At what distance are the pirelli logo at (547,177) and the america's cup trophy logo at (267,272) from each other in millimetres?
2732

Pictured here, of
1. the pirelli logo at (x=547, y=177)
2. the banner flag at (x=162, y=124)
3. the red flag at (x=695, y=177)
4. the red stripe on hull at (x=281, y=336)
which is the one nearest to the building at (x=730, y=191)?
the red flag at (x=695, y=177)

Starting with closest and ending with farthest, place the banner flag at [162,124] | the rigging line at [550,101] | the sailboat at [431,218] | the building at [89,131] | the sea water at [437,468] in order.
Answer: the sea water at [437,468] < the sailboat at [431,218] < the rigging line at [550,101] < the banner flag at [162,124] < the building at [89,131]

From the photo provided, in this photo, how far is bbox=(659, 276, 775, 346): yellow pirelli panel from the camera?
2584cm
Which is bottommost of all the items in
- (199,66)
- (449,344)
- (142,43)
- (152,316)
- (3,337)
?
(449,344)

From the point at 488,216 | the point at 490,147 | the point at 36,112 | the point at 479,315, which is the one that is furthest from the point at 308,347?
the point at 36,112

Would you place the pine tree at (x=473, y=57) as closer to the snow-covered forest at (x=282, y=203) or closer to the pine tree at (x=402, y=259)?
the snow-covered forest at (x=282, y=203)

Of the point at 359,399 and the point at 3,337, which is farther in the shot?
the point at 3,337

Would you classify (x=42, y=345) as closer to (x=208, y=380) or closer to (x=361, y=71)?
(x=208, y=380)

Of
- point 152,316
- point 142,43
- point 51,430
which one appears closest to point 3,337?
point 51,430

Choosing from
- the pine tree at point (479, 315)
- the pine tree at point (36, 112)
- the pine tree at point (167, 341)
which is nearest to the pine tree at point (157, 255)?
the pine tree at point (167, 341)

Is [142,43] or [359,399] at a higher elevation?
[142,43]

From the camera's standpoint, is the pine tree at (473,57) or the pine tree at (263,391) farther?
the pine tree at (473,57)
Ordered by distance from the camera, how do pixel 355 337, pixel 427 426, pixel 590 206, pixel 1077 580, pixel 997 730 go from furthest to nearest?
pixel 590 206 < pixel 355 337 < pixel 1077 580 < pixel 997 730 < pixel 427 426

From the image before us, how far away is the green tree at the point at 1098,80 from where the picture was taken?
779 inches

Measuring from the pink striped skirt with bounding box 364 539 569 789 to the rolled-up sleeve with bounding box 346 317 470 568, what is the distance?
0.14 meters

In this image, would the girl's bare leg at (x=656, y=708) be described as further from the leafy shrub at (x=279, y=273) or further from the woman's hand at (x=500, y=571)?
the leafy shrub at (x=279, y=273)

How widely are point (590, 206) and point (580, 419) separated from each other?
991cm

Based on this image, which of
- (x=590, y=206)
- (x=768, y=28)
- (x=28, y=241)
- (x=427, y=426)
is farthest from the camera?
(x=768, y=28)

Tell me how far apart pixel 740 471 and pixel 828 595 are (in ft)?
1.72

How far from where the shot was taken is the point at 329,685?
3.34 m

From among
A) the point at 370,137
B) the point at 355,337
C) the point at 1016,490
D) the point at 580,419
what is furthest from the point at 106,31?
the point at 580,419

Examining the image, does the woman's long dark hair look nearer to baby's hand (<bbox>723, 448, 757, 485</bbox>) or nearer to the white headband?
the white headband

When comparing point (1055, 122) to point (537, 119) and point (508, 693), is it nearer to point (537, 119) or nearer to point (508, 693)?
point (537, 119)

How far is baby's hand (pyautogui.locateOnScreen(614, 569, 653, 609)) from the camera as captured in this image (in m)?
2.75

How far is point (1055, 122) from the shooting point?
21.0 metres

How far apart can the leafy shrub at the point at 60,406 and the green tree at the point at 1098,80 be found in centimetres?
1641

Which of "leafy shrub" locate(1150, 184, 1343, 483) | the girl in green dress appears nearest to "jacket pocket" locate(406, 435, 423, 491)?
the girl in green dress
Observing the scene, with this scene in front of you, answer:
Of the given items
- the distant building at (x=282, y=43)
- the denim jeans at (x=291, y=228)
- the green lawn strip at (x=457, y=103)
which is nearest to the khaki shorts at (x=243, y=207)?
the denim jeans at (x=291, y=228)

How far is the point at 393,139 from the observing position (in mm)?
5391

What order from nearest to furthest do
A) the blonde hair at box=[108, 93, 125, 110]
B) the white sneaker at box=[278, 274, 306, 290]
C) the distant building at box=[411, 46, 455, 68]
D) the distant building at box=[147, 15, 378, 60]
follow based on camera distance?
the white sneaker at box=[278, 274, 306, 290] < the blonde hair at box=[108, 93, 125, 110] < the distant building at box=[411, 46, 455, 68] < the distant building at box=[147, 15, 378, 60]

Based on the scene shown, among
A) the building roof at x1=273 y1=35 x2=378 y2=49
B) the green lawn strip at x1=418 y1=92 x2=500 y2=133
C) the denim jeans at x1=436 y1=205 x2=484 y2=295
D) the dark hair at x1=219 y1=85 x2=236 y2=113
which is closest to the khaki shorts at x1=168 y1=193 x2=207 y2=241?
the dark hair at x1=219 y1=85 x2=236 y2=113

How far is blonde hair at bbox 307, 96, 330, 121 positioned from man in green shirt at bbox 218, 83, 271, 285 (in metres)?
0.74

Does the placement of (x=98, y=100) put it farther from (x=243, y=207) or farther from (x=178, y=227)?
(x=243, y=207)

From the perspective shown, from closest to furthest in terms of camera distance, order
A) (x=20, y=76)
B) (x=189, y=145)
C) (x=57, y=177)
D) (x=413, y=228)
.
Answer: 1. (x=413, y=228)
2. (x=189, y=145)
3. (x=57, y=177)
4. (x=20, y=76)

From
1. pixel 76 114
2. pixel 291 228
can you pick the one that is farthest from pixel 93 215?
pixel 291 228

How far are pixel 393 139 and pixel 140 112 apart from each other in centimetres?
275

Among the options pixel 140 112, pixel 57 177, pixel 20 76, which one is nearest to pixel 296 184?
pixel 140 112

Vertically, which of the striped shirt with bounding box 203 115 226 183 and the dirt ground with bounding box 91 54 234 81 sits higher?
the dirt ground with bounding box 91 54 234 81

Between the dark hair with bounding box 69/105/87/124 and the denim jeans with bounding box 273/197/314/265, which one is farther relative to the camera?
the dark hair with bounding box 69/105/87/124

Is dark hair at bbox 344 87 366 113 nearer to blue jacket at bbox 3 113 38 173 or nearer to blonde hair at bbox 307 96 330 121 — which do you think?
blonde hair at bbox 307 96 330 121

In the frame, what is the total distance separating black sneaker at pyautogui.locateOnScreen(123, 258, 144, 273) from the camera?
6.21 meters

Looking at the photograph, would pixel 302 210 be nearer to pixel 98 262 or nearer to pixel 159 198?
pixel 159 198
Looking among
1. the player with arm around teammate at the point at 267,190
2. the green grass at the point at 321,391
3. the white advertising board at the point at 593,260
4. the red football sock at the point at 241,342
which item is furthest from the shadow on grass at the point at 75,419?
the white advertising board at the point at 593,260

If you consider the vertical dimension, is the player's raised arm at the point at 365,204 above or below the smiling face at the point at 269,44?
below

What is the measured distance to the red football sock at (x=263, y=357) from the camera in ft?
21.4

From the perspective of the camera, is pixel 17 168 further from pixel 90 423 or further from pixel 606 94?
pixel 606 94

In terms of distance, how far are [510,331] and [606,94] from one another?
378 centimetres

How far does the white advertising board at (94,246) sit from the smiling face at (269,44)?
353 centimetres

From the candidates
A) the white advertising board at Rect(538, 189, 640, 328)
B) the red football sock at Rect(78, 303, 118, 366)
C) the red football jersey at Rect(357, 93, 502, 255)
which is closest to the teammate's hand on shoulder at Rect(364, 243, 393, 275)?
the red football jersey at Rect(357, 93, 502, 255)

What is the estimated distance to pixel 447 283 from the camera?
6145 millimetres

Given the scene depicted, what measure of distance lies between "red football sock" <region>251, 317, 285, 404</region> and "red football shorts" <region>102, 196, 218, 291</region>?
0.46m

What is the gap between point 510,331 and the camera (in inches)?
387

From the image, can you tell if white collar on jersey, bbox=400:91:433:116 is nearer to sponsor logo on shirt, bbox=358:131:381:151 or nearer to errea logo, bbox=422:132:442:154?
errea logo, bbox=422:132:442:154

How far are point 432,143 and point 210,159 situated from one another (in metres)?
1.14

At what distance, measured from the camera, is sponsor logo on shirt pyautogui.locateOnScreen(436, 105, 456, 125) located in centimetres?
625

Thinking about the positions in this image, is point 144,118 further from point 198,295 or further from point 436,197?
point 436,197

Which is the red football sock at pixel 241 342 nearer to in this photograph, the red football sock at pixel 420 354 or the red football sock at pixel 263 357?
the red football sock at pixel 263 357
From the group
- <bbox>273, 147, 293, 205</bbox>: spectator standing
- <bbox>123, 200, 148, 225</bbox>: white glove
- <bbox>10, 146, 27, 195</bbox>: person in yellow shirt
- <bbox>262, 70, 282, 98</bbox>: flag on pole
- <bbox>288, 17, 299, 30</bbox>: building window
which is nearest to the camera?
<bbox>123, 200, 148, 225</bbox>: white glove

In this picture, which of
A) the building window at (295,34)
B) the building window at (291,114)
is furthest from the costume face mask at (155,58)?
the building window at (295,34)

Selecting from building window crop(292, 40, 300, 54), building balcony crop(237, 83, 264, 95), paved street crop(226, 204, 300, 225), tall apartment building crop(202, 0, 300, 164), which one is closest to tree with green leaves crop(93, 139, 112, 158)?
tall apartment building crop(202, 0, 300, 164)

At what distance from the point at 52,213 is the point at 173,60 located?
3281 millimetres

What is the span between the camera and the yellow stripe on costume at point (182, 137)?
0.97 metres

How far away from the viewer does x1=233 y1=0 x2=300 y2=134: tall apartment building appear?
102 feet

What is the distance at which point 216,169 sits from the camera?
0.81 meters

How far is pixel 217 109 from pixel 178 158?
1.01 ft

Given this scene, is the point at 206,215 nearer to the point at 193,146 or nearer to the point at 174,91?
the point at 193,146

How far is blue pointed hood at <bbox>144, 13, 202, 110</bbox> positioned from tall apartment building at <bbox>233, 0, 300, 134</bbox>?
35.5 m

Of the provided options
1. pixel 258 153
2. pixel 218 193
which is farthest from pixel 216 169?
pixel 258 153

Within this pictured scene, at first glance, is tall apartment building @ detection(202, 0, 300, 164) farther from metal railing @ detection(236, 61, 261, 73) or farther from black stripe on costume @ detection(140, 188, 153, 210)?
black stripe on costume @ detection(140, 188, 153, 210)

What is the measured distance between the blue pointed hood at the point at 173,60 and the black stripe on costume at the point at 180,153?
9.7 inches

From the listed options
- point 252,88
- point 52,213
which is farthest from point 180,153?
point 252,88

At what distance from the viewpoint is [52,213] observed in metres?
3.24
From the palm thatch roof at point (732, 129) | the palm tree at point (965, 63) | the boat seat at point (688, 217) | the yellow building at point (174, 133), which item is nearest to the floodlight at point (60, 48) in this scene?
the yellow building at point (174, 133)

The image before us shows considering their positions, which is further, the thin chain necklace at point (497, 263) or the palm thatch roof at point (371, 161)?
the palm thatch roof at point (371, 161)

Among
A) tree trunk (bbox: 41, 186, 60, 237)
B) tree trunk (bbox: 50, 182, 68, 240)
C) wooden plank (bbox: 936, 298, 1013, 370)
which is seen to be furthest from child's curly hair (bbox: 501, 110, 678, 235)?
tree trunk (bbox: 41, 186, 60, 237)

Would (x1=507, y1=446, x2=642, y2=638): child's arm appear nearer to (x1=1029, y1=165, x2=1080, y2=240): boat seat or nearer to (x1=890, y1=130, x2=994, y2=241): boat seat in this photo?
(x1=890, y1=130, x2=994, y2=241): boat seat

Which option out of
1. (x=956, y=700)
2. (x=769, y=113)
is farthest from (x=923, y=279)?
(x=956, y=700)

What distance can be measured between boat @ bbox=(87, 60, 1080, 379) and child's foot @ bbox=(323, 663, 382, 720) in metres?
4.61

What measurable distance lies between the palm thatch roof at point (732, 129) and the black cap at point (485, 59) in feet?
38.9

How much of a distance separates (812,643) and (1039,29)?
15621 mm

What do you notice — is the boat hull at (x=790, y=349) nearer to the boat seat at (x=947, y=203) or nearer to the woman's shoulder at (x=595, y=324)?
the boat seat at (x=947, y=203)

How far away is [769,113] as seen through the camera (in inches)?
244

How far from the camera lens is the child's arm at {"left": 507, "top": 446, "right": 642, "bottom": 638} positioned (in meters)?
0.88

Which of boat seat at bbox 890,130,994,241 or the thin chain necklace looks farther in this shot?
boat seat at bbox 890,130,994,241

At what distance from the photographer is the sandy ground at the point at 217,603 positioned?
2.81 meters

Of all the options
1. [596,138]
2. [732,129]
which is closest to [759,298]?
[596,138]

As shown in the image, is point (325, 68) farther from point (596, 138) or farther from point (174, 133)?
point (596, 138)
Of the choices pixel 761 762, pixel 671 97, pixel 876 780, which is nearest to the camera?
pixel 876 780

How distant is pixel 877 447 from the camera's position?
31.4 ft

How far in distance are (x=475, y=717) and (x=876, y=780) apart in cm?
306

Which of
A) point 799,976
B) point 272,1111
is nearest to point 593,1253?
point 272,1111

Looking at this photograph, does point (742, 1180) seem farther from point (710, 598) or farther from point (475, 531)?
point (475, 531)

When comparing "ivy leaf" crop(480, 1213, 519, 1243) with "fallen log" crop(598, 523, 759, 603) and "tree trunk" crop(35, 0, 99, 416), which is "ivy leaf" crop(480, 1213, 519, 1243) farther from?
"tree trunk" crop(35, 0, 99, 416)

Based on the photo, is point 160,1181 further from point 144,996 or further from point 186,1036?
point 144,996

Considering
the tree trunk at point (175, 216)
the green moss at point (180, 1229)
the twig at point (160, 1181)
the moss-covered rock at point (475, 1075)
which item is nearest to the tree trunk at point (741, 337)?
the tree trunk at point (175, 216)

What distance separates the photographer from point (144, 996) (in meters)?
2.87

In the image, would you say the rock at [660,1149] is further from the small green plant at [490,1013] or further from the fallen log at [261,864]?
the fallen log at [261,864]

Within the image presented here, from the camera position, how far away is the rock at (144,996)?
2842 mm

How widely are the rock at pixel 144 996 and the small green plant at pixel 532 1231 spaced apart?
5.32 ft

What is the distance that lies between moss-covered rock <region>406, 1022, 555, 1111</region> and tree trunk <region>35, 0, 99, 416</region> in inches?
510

**SHORT TASK**
Copy out exactly the lines between the line with "Of all the options" and the last line of the entries, counting both of those lines.

**WRITTEN SOLUTION**
Of all the options
1. [596,138]
2. [732,129]
which is closest to [759,298]?
[596,138]

As shown in the image, is point (325, 68) farther from point (596, 138) or farther from point (174, 133)?
point (596, 138)
Of the choices pixel 761 762, pixel 671 97, pixel 876 780, which is nearest to the camera?
pixel 876 780

How distant is pixel 877 447 from the camera's position?
31.4 ft

How far in distance are (x=475, y=717) and (x=876, y=780) apart in cm?
306

Which of
A) point 799,976
B) point 272,1111
is nearest to point 593,1253?
point 272,1111

Looking at this photograph, does point (742, 1180) seem farther from point (710, 598) or farther from point (475, 531)?
point (475, 531)

When comparing "ivy leaf" crop(480, 1213, 519, 1243) with "fallen log" crop(598, 523, 759, 603) and "tree trunk" crop(35, 0, 99, 416), which is "ivy leaf" crop(480, 1213, 519, 1243) farther from?
"tree trunk" crop(35, 0, 99, 416)

Based on the photo, is point 160,1181 further from point 144,996 or further from point 186,1036?
point 144,996

Considering
the tree trunk at point (175, 216)
the green moss at point (180, 1229)
the twig at point (160, 1181)
the moss-covered rock at point (475, 1075)
which item is nearest to the tree trunk at point (741, 337)?
the tree trunk at point (175, 216)

What distance separates the photographer from point (144, 996) (in meters)?
2.87

In the image, would you say the rock at [660,1149] is further from the small green plant at [490,1013] or further from the fallen log at [261,864]?
the fallen log at [261,864]

Within the image presented here, from the camera position, how far away is the rock at (144,996)?
2842 mm

How widely are the rock at pixel 144 996 and the small green plant at pixel 532 1231 spaced apart?
5.32 ft

What is the distance that lies between moss-covered rock <region>406, 1022, 555, 1111</region> and tree trunk <region>35, 0, 99, 416</region> in inches?
510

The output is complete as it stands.